Exercise inputs.
"""
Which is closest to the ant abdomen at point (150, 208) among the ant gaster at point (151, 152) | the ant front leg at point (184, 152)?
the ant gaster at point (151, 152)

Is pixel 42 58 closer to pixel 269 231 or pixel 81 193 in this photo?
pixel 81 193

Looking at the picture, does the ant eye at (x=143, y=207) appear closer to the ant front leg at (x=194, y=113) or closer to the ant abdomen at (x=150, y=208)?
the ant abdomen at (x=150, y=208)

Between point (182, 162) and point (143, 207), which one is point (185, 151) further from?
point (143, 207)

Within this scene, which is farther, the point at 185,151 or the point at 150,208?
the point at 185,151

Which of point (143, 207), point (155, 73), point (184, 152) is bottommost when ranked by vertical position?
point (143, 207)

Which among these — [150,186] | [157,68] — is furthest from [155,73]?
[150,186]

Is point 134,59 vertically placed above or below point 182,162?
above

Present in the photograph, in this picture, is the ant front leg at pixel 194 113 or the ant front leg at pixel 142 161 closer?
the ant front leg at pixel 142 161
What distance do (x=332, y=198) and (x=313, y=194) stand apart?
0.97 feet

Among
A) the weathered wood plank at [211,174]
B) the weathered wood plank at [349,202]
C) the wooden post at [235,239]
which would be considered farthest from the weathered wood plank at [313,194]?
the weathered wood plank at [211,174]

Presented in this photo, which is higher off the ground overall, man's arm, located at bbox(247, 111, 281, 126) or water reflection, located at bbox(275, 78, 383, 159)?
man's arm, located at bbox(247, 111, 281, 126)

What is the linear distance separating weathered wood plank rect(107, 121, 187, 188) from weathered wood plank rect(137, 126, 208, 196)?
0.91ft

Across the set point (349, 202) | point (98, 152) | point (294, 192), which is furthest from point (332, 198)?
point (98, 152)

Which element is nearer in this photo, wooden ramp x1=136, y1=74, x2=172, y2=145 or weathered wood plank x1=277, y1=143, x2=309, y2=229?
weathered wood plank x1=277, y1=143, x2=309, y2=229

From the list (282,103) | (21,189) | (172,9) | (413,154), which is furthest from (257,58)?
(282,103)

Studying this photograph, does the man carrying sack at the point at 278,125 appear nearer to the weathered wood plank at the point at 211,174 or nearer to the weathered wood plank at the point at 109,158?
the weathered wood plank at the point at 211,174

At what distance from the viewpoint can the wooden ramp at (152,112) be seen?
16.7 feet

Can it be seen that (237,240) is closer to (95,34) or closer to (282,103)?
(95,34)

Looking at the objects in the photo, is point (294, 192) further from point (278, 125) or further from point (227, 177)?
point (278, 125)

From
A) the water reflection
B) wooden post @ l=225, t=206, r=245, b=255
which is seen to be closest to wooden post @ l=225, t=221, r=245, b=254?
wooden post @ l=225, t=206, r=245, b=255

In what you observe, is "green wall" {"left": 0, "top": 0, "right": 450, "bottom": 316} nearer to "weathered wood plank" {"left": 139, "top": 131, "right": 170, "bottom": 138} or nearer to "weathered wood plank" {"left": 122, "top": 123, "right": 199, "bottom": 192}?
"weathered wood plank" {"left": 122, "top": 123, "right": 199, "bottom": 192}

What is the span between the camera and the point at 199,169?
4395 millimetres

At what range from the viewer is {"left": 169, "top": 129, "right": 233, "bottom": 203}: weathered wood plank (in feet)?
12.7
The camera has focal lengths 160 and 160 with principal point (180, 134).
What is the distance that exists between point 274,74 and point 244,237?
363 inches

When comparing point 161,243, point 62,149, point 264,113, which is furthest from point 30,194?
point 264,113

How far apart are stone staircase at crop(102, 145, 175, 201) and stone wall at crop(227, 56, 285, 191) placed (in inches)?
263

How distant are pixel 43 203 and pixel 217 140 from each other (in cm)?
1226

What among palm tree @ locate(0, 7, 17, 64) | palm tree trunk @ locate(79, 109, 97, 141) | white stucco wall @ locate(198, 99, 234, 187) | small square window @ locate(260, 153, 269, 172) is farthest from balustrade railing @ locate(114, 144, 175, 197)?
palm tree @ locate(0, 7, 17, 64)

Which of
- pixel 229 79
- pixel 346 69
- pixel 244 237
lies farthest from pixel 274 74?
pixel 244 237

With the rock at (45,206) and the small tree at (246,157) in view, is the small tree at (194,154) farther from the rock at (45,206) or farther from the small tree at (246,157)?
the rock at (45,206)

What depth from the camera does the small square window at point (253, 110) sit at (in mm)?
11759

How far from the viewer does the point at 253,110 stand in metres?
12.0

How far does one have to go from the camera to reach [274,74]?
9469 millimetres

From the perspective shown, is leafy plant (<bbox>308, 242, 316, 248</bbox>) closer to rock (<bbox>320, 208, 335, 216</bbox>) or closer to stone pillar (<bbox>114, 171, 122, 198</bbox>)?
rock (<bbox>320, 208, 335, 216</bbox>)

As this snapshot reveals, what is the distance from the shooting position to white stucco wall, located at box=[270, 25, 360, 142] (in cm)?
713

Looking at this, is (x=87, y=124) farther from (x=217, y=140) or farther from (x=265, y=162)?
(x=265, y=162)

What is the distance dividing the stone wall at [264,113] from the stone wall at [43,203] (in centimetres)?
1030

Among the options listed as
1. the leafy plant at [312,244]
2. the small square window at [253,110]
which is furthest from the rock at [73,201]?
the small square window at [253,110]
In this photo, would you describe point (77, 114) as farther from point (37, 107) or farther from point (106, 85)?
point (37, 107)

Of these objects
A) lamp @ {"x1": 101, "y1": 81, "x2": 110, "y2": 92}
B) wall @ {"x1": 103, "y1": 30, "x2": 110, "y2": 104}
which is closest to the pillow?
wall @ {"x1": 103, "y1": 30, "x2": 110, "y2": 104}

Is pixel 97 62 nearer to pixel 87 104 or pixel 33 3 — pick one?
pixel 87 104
"""
Aim. Can you repeat all of the lines above word for word, keeping their order and leaving nothing out?

Solution for this exercise.
Which is closest to the ant abdomen at point (150, 208) among the ant gaster at point (151, 152) | the ant front leg at point (184, 152)?
the ant gaster at point (151, 152)

Is pixel 42 58 closer to pixel 269 231 or pixel 81 193 in this photo?
pixel 81 193

Looking at the picture, does the ant eye at (x=143, y=207) appear closer to the ant front leg at (x=194, y=113) or closer to the ant abdomen at (x=150, y=208)?
the ant abdomen at (x=150, y=208)

Between point (182, 162) and point (143, 207), which one is point (185, 151) further from?
point (143, 207)

Within this scene, which is farther, the point at 185,151 or the point at 150,208?
the point at 185,151

Which of point (143, 207), point (155, 73), point (184, 152) is bottommost when ranked by vertical position?
point (143, 207)

Which among these — [150,186] | [157,68] — is furthest from [155,73]?
[150,186]

Is point 134,59 vertically placed above or below point 182,162?
above

Present in the photograph, in this picture, is the ant front leg at pixel 194 113 or the ant front leg at pixel 142 161 closer?
the ant front leg at pixel 142 161
What distance do (x=332, y=198) and (x=313, y=194) stand apart?
0.97 feet

Among
A) the weathered wood plank at [211,174]
B) the weathered wood plank at [349,202]
C) the wooden post at [235,239]
which would be considered farthest from the weathered wood plank at [313,194]?
the weathered wood plank at [211,174]

Presented in this photo, which is higher off the ground overall, man's arm, located at bbox(247, 111, 281, 126) or water reflection, located at bbox(275, 78, 383, 159)?
man's arm, located at bbox(247, 111, 281, 126)

What is the linear distance separating weathered wood plank rect(107, 121, 187, 188) from weathered wood plank rect(137, 126, 208, 196)?
0.91ft

Across the set point (349, 202) | point (98, 152) | point (294, 192), which is furthest from point (332, 198)?
point (98, 152)

Which element is nearer in this photo, wooden ramp x1=136, y1=74, x2=172, y2=145 or weathered wood plank x1=277, y1=143, x2=309, y2=229?
weathered wood plank x1=277, y1=143, x2=309, y2=229

From the list (282,103) | (21,189) | (172,9) | (413,154), which is furthest from (257,58)?
(282,103)

Studying this photograph, does the man carrying sack at the point at 278,125 appear nearer to the weathered wood plank at the point at 211,174 or nearer to the weathered wood plank at the point at 109,158?
the weathered wood plank at the point at 211,174

At what distance from the viewpoint can the wooden ramp at (152,112) be seen?
16.7 feet

Can it be seen that (237,240) is closer to (95,34) or closer to (282,103)?
(95,34)

Looking at the objects in the photo, is point (294, 192) further from point (278, 125) or further from point (227, 177)?
point (278, 125)

From
A) the water reflection
B) wooden post @ l=225, t=206, r=245, b=255
which is seen to be closest to wooden post @ l=225, t=221, r=245, b=254?
wooden post @ l=225, t=206, r=245, b=255

In what you observe, is "green wall" {"left": 0, "top": 0, "right": 450, "bottom": 316} nearer to "weathered wood plank" {"left": 139, "top": 131, "right": 170, "bottom": 138} or nearer to "weathered wood plank" {"left": 122, "top": 123, "right": 199, "bottom": 192}?
"weathered wood plank" {"left": 122, "top": 123, "right": 199, "bottom": 192}

What is the span between the camera and the point at 199,169?
4395 millimetres

At what range from the viewer is {"left": 169, "top": 129, "right": 233, "bottom": 203}: weathered wood plank (in feet)?
12.7
The camera has focal lengths 160 and 160 with principal point (180, 134).
What is the distance that exists between point 274,74 and point 244,237?
363 inches

When comparing point 161,243, point 62,149, point 264,113, which is furthest from point 30,194?
point 264,113

How far apart are stone staircase at crop(102, 145, 175, 201) and stone wall at crop(227, 56, 285, 191) placed (in inches)?
263

How distant are pixel 43 203 and pixel 217 140 from each other (in cm)?
1226

What among palm tree @ locate(0, 7, 17, 64) | palm tree trunk @ locate(79, 109, 97, 141) | white stucco wall @ locate(198, 99, 234, 187) | small square window @ locate(260, 153, 269, 172) is farthest from balustrade railing @ locate(114, 144, 175, 197)?
palm tree @ locate(0, 7, 17, 64)

Which of
- pixel 229 79
- pixel 346 69
- pixel 244 237
lies farthest from pixel 274 74?
pixel 244 237

With the rock at (45,206) and the small tree at (246,157) in view, is the small tree at (194,154) farther from the rock at (45,206) or farther from the small tree at (246,157)?
the rock at (45,206)

What depth from the camera does the small square window at point (253, 110) sit at (in mm)?
11759

How far from the viewer does the point at 253,110 stand in metres?
12.0

How far does one have to go from the camera to reach [274,74]?
9469 millimetres

From the perspective shown, is leafy plant (<bbox>308, 242, 316, 248</bbox>) closer to rock (<bbox>320, 208, 335, 216</bbox>) or closer to stone pillar (<bbox>114, 171, 122, 198</bbox>)?
rock (<bbox>320, 208, 335, 216</bbox>)

As this snapshot reveals, what is the distance from the shooting position to white stucco wall, located at box=[270, 25, 360, 142] (in cm)?
713

Looking at this, is (x=87, y=124) farther from (x=217, y=140) or farther from (x=265, y=162)?
(x=265, y=162)

What is the distance dividing the stone wall at [264,113] from the stone wall at [43,203] (in centimetres)?
1030

Among the options listed as
1. the leafy plant at [312,244]
2. the small square window at [253,110]
which is furthest from the rock at [73,201]?
the small square window at [253,110]
In this photo, would you describe point (77, 114) as farther from point (37, 107) or farther from point (106, 85)?
point (37, 107)

Of these objects
A) lamp @ {"x1": 101, "y1": 81, "x2": 110, "y2": 92}
B) wall @ {"x1": 103, "y1": 30, "x2": 110, "y2": 104}
which is closest to the pillow?
wall @ {"x1": 103, "y1": 30, "x2": 110, "y2": 104}

Is pixel 97 62 nearer to pixel 87 104 or pixel 33 3 — pick one?
pixel 87 104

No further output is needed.